Text section:
..........

Exegesis #7 - Reading through the eyes of Jesus

Monday, January 18, 2010

In the past I have dealt with violence in the Old Testament and the problem it poses for reading the Bible as God's word. How can we love and trust a God that would command genocide? How can be believe a book that claims he does? Does not the Old Testament present a sub-Christian and appalling vision of morality characterized by an ethic of violent domination and hatred of enemies?

Anyone who does not ask these questions has never really read the Old Testament. One Christian bishop who asked these kinds of questions early in the history of the church was Marcion. Marcion found that the God of the OT seemed immoral and brutal and had nothing to do with the the God revealed in Jesus Christ. Marcion has since gotten a bad rap, being often dismissed as a heretic, but he has a point. Unlike many people today who simply dismiss him, the church father Origen, who disagrees with Marcion' proposal of ditching the OT, nevertheless recognizes the validity of his point. Origen complins that both "heretics" like Marion as well as more "simple minded" Christians hold a view of God based on the OT which
"would not be entertained regarding the most unjust and cruel of men" (De Principiis 4.5). If we look today, find the same is true: both fundamentalists as well as atheists read the OT and see in it a monstrous picture of God.

So what is the alternative? How did Origen read the OT? More importantly, how did Jesus read the OT in which he saw his loving Abba Father who he says "loves his enemies" (Mt 5:34-48)? I'd like to propose a way for us to read the OT. It's very simple actually - we simply need to read the OT in the light of Jesus. Let me give an example of what that might look like:

Jesus applies the story of Passover to his own death, and from this we can gain a lot of insight into how he understood the cross. But the same time the cross is very different from the Exodus. The Exodus is about God's people being liberated out of bondage, but it comes about through violence and force, and is waged not against evil itself, but other human beings. So the way Jesus understands the Exodus means its reversal at the same time as it means its fulfillment. The same can be said for pretty much every story in the OT. Take David and Goliath where we have your basic "little guy overcomes the big bad bully" story. In the end it still promotes overcoming enemies through violent force though. Reading this in the light of the NT we might ask how the little guy David might have applied love of enemies and Paul's principle of "overcoming evil with good."

..........

Stored records:

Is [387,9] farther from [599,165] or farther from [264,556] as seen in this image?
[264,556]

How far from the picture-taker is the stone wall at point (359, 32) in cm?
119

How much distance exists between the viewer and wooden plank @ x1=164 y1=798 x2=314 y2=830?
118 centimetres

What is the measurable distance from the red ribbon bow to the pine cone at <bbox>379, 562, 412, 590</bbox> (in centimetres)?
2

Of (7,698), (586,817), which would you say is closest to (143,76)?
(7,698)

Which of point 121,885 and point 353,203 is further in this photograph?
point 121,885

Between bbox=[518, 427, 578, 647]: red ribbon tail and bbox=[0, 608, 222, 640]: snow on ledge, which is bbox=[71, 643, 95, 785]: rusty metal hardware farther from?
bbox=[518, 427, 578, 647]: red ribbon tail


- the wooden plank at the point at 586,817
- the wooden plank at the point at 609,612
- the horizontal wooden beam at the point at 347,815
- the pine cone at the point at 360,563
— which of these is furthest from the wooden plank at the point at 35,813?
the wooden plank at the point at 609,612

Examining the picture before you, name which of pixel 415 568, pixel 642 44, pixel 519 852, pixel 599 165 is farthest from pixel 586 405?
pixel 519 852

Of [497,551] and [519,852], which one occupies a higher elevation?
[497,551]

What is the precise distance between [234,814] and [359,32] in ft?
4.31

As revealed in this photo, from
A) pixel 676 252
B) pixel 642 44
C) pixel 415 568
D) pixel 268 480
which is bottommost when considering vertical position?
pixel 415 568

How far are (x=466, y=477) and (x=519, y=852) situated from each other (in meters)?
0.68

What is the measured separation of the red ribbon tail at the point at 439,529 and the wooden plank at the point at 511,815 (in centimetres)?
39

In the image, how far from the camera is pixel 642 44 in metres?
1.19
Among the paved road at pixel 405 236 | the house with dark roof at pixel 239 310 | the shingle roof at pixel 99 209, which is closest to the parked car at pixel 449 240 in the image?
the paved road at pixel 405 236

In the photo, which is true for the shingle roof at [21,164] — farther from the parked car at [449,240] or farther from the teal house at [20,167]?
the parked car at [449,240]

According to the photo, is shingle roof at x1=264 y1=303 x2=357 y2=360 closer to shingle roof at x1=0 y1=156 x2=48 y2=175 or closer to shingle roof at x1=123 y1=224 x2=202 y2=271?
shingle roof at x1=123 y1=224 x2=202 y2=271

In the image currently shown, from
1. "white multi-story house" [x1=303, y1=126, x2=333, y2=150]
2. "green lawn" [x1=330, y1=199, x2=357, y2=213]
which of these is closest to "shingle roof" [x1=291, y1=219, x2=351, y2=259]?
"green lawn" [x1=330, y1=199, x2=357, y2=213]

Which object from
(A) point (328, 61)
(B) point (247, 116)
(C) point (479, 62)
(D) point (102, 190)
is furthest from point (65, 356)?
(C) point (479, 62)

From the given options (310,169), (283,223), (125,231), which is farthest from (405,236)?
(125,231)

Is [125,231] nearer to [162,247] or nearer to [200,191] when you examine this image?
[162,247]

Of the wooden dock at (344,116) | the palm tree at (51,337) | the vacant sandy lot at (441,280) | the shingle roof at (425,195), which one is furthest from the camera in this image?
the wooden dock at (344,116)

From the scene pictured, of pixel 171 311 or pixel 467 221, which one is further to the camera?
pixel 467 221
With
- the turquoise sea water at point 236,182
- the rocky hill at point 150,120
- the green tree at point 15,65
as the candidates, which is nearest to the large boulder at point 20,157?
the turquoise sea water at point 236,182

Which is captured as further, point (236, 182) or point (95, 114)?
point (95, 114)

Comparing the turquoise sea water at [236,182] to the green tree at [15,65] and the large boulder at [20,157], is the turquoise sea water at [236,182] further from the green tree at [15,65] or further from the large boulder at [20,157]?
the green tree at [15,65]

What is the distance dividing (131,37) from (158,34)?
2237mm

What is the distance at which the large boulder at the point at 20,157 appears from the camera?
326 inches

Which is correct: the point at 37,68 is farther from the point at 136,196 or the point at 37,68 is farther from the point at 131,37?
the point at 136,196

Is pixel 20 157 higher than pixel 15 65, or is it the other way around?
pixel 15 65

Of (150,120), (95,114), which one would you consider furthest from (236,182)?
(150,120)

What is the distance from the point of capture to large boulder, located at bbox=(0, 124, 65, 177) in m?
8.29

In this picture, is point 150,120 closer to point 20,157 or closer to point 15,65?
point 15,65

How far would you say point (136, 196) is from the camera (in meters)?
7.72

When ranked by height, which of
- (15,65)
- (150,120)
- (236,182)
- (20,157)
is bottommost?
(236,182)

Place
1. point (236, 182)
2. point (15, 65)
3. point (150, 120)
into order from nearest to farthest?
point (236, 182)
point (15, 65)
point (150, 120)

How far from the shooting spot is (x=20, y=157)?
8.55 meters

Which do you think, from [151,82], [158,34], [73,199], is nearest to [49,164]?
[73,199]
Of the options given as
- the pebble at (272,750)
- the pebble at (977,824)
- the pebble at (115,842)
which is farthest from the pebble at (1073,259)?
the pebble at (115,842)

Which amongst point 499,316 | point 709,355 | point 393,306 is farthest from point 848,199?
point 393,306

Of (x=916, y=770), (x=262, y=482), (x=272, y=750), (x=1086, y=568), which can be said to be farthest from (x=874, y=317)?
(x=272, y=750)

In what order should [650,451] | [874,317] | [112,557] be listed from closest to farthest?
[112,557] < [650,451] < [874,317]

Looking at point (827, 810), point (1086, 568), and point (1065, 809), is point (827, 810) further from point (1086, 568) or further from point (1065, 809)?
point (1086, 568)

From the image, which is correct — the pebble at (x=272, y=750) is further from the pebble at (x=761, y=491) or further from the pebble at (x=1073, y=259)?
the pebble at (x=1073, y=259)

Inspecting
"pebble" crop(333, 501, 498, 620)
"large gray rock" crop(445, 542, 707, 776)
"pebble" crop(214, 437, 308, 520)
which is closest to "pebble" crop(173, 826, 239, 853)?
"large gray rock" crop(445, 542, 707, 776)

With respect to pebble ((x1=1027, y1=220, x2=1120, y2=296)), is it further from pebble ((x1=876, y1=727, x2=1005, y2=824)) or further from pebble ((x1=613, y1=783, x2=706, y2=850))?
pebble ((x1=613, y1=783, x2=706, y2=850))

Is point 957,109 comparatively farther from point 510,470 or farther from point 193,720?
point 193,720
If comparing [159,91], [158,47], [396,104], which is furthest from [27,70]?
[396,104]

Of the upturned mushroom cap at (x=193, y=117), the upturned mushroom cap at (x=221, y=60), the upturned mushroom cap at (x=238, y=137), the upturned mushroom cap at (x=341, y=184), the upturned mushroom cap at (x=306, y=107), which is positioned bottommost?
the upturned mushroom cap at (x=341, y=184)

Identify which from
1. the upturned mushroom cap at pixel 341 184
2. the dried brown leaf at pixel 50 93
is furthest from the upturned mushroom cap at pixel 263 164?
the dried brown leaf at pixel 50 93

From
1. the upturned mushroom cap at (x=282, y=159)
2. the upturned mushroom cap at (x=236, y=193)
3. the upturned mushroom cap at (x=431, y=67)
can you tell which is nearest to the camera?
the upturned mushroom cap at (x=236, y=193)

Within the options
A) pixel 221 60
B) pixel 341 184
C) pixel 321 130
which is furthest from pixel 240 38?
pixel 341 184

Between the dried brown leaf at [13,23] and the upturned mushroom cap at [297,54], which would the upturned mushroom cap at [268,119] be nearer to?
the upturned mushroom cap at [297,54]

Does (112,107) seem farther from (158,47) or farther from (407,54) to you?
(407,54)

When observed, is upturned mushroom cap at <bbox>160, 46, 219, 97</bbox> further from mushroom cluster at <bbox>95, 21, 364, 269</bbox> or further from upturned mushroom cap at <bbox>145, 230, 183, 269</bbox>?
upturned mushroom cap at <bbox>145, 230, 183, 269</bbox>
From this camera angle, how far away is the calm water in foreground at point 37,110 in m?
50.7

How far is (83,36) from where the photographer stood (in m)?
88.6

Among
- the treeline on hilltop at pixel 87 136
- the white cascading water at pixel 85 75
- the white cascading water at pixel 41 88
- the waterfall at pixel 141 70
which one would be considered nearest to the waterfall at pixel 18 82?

..........

To-do list:
(a) What are all the questions asked in the paragraph of the exegesis post that begins "So what is the alternative?"
(b) Extract everything in the exegesis post from "In the past" down to "hatred of enemies?".

The results:
(a)
1. So what is the alternative?
2. How did Origen read the OT?
3. More importantly, how did Jesus read the OT in which he saw his loving Abba Father who he says "loves his enemies" (Mt 5:34-48)?

(b)
In the past I have dealt with violence in the Old Testament and the problem it poses for reading the Bible as God's word. How can we love and trust a God that would command genocide? How can be believe a book that claims he does? Does not the Old Testament present a sub-Christian and appalling vision of morality characterized by an ethic of violent domination and hatred of enemies?